Saturday, March 8, 2014

Playing With C …

Most of the time, when you're interested in C programming, you're also interested in performances. Doing homemade micro-benchmarks is, in itself, an interesting activity even if it's not productive at all …

Recently, after reading an article about pipeline and optimization (Playing with the CPU pipeline), I decided to test that by myself. This was also the occasion to (re)discover classical math functions.

Computing sinus

The easiest way to compute a trigonometric function is to use the traditional Taylor decomposition, there's better way, but we're not here to provide the best sinus function, we just want to play around …

I'll use the same approximation as my starting articles (since I want to test the code in it … ) The first naive version uses a homemade power and factorial functions.

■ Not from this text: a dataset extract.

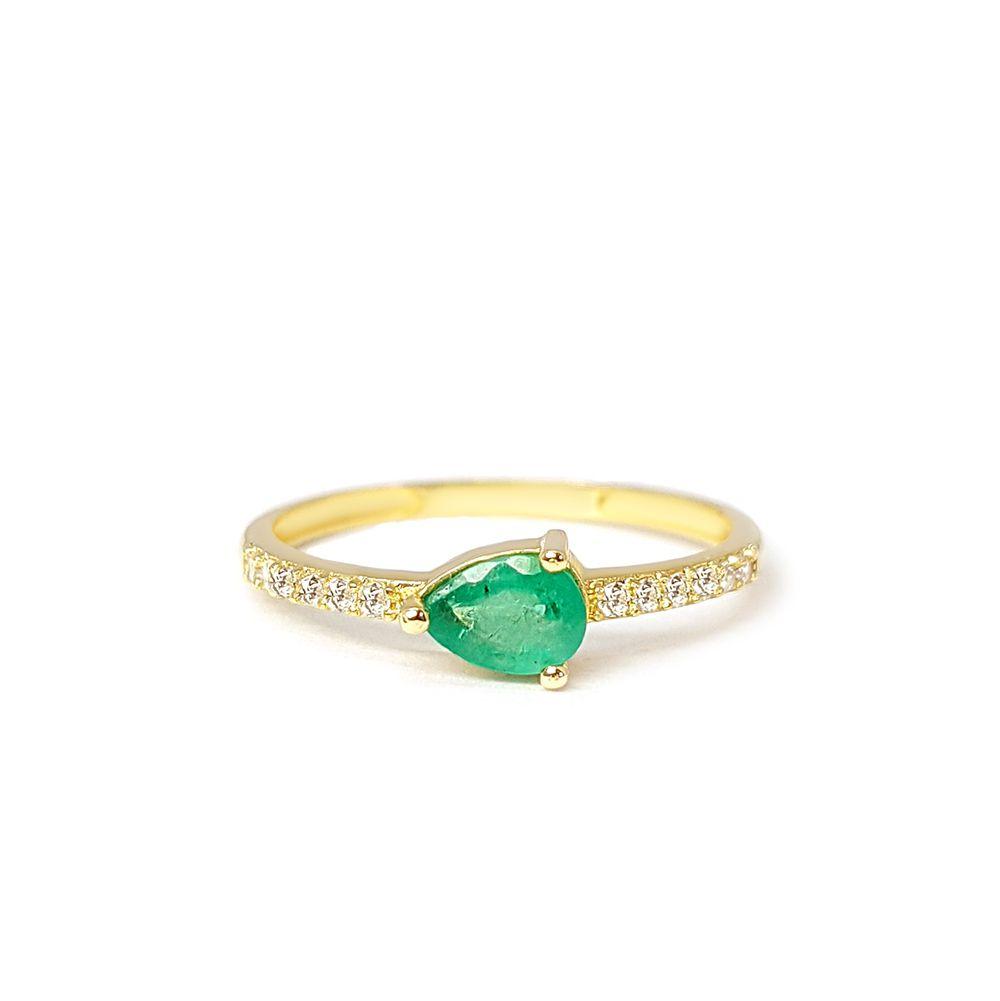 Anel Purity Ouro 18k com Gota Esmeralda e Diamantes   - YVES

uint64_t fact(uint64_t n) {
  uint64_t      r = 1;
  for (; n; --n) r *= n;
  return r;
}

double qpower(double x, int p) {
  return p == 1 ? x : qpower(x * x, p >> 1) * (p % 2 ? x : 1);
}

// Taylor version
double sin_taylor(double x) {
  double        r = x;
  int           s = -1;
  for (int i = 3; i < 16; i += 2, s *= -1)
    r += s * qpower(x, i) / (double)fact(i);
  return r;
}

I hope you know how a quick exponentiation works (it has a O(log p) complexity).

The main issue here is that we're computing several time constant values using a function. So, the next step is to pre-compute the 8 values (I'll use the approximation provides in the aforementioned article that are closer to minimax approximation, which yield more accurate results) and put them in an array (for easier access.)

static const double Coef[] = {
  +1.0,
  -1.666666666666580809419428987894207e-1,
  +8.333333333262716094425037738346873e-3,
  -1.984126982005911439283646346964929e-4,
  +2.755731607338689220657382272783309e-6,
  -2.505185130214293595900283001271652e-8,
  +1.604729591825977403374012010065495e-10,
  -7.364589573262279913270651228486670e-13,
};

Now we can remove the call to fact (and the division by the way):

double sin_taylor2(double x) {
  double        r = x;
  for (int i = 3; i < 16; i += 2)
    r += qpower(x, i) * Coef[i >> 1];
  return r;
}

Next optimization deals with the exponentiation: the goal is to rearrange and factorize in order to have less multiplication and try take advantage of the pipeline and out-of-order parallelism. I chose this version (spoil: it will give us the best execution time) upon all variation presented in the original paper:

double sin_v6(double x) {
  double        x2 = x * x;
  double        x4 = x2 * x2;
  double        x8 = x4 * x4;
  double        A = Coef[0] + x2 * (Coef[1] + x2 * (Coef[2] + x2 * Coef[3]));
  double        B = Coef[4] + x2 * (Coef[5] + x2 * (Coef[6] + x2 * Coef[7]));
  return x * (A + x8 * B);
}

Is it faster ? It's time to test !

Measuring Performances ?

How can we measure correctly execution time ? We don't have good solutions, the only way is to find an accurate clock (probably provided by the system) take its value before and after calling our function and computing the difference.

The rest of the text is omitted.